Deneb Kaitos (Beta Ceti, sometimes also called Beta Ceti and Diphda) ranks as the most brilliant star in the constellation Cetus the Whale (or Sea-Monster). This star shines on par with Polaris the North Star. There is a famous variable star also in Cetus, called Mira. And Mira might sometimes brighten up enough to match Deneb Kaitos, though only extremely rarely. Mira typically remains much too faint to see with the unaided eye; in 2014, it was brightest in June. Meanwhile, as seen from mid-latitudes in the Northern Hemisphere, Deneb Kaitos soars highest in the southern sky every autumn. That’s when the Big Dipper falls lowest in the northern sky, or goes beneath your northern horizon. In other words, you’ll find Deneb Kaitos shining highest at about 9-10 p.m. local time, from now until about mid-November.
The stars return to the same place in the sky about 2 hours earlier with each passing month (or four minutes earlier with each passing day). In middle January, look for Deneb Kaitos to reach its high point around 7 p.m. local time. On February evenings, this star drifts into the southwest sky, and disappears from the evening sky by March.
It’s easy to locate Deneb Kaitos if you’re familiar with the Great Square of Pegasus. Locate the star by drawing an imaginary line through the two Great Square stars Alpheratz and Algenib.
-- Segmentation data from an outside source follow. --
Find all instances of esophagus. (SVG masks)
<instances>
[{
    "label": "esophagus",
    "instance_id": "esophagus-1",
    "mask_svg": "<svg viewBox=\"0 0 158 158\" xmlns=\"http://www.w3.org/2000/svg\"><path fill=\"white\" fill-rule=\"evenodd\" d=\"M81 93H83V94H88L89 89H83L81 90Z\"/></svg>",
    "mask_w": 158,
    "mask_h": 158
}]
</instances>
At nearly 100 light-years distant, Deneb Kaitos is a giant of a star, sporting a diameter 17 times larger than our sun’s. Check out this star with binoculars sometime and note its orange complexion. The orange color indicates a rather low surface temperature, and also lets us know that this star is entering into the autumn of its years.
Bottom line: Deneb Kaitos, or Beta Ceti, is the brightest star in the constellation Cetus the Whale.